Set down each entry below exactly as it stands.
== THE DATA
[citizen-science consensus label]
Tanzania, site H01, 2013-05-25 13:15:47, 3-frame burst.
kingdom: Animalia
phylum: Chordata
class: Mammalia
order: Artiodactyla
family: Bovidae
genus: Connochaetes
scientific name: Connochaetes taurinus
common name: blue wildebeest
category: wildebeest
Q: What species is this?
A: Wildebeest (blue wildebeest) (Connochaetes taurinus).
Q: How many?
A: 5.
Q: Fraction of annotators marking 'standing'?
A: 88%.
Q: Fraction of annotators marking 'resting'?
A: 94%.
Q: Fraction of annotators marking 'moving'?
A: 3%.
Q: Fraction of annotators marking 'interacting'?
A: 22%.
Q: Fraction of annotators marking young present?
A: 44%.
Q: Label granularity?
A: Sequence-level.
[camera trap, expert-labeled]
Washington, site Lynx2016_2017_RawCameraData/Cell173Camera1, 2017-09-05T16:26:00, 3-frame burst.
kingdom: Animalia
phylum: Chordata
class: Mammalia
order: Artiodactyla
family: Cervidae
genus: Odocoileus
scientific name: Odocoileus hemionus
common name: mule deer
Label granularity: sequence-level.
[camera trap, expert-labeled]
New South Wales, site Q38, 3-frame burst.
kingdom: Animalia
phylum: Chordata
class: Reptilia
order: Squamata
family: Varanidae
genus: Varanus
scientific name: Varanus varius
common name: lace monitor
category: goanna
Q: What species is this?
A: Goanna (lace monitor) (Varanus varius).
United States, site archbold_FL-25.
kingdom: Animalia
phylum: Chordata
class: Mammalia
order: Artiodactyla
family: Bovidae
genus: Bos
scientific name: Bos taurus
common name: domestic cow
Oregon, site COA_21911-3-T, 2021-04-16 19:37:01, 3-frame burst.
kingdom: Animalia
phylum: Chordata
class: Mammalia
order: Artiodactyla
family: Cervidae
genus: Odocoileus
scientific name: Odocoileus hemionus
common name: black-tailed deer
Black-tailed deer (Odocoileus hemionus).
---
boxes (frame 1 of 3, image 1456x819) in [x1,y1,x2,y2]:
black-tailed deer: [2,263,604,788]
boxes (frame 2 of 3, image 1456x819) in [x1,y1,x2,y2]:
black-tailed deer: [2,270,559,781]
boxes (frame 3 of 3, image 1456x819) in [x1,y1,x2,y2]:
====
§ EXERCISE RESPONSE
[citizen-science consensus label]
Tanzania, site H01, 2013-05-25 13:15:47, 3-frame burst.
kingdom: Animalia
phylum: Chordata
class: Mammalia
order: Artiodactyla
family: Bovidae
genus: Connochaetes
scientific name: Connochaetes taurinus
common name: blue wildebeest
category: wildebeest
Q: What species is this?
A: Wildebeest (blue wildebeest) (Connochaetes taurinus).
Q: How many?
A: 5.
Q: Fraction of annotators marking 'standing'?
A: 88%.
Q: Fraction of annotators marking 'resting'?
A: 94%.
Q: Fraction of annotators marking 'moving'?
A: 3%.
Q: Fraction of annotators marking 'interacting'?
A: 22%.
Q: Fraction of annotators marking young present?
A: 44%.
Q: Label granularity?
A: Sequence-level.
[camera trap, expert-labeled]
Washington, site Lynx2016_2017_RawCameraData/Cell173Camera1, 2017-09-05T16:26:00, 3-frame burst.
kingdom: Animalia
phylum: Chordata
class: Mammalia
order: Artiodactyla
family: Cervidae
genus: Odocoileus
scientific name: Odocoileus hemionus
common name: mule deer
Label granularity: sequence-level.
[camera trap, expert-labeled]
New South Wales, site Q38, 3-frame burst.
kingdom: Animalia
phylum: Chordata
class: Reptilia
order: Squamata
family: Varanidae
genus: Varanus
scientific name: Varanus varius
common name: lace monitor
category: goanna
Q: What species is this?
A: Goanna (lace monitor) (Varanus varius).
United States, site archbold_FL-25.
kingdom: Animalia
phylum: Chordata
class: Mammalia
order: Artiodactyla
family: Bovidae
genus: Bos
scientific name: Bos taurus
common name: domestic cow
Oregon, site COA_21911-3-T, 2021-04-16 19:37:01, 3-frame burst.
kingdom: Animalia
phylum: Chordata
class: Mammalia
order: Artiodactyla
family: Cervidae
genus: Odocoileus
scientific name: Odocoileus hemionus
common name: black-tailed deer
Black-tailed deer (Odocoileus hemionus).
---
boxes (frame 1 of 3, image 1456x819) in [x1,y1,x2,y2]:
black-tailed deer: [2,263,604,788]
boxes (frame 2 of 3, image 1456x819) in [x1,y1,x2,y2]:
black-tailed deer: [2,270,559,781]
boxes (frame 3 of 3, image 1456x819) in [x1,y1,x2,y2]:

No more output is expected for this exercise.